OBJECTIVE:
From the listing below, pick out each line that contains the string "situated", treating uppercase and lowercase as different.

==== STORED RECORDS

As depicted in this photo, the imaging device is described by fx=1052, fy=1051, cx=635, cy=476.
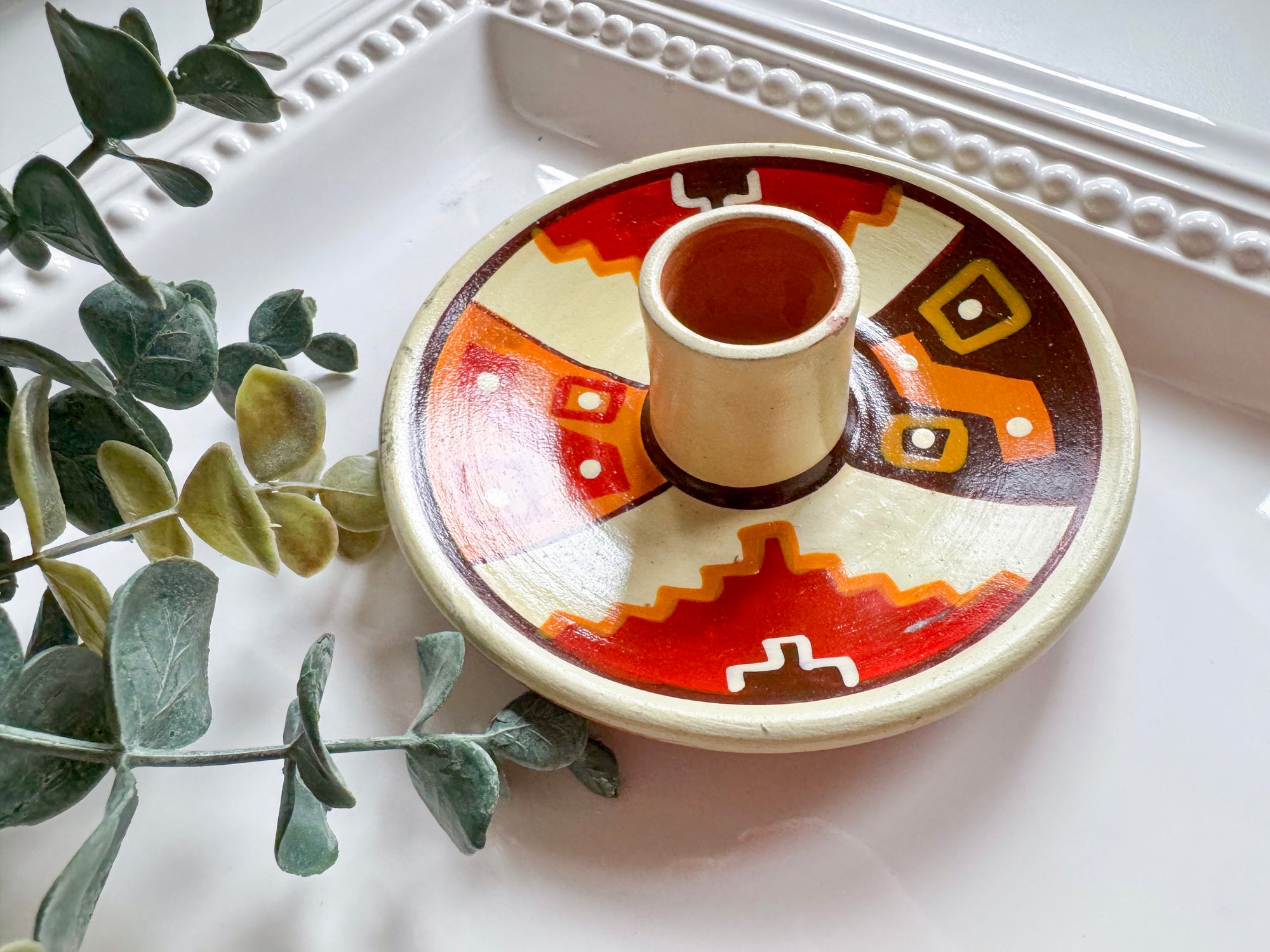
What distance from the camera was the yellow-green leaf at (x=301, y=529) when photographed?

========
==== STORED RECORDS

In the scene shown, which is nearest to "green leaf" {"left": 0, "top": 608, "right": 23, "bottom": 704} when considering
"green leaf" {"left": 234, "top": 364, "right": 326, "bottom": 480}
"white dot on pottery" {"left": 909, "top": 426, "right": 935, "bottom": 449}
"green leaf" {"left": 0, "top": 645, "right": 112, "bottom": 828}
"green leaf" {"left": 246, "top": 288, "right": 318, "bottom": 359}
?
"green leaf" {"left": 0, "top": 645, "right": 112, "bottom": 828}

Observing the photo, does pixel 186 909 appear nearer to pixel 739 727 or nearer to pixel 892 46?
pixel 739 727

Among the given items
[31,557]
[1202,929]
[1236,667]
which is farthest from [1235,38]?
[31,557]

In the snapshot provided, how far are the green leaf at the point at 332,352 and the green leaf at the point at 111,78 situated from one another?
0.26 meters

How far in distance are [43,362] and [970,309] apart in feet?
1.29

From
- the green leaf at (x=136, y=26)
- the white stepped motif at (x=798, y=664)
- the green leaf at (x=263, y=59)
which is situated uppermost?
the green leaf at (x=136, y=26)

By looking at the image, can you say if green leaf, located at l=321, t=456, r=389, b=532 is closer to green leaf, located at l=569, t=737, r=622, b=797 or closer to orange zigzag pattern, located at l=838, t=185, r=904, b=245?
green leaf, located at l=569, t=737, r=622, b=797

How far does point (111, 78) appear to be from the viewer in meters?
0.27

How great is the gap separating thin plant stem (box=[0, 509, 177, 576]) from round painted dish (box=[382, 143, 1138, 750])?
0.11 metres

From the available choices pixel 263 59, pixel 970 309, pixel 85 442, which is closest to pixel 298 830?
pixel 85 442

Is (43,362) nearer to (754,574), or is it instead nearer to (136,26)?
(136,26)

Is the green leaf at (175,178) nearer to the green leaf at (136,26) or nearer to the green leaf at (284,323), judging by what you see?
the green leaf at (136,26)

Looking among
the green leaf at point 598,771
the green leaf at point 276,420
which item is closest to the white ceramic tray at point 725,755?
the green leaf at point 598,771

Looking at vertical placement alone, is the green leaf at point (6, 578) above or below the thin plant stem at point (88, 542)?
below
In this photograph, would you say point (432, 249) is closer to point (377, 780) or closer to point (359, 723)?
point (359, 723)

========

SOLUTION TO THE EXERCISE:
In the snapshot provided, how far are the green leaf at the point at 332,352 and the green leaf at the point at 111,78 situated from one another?
which is situated uppermost?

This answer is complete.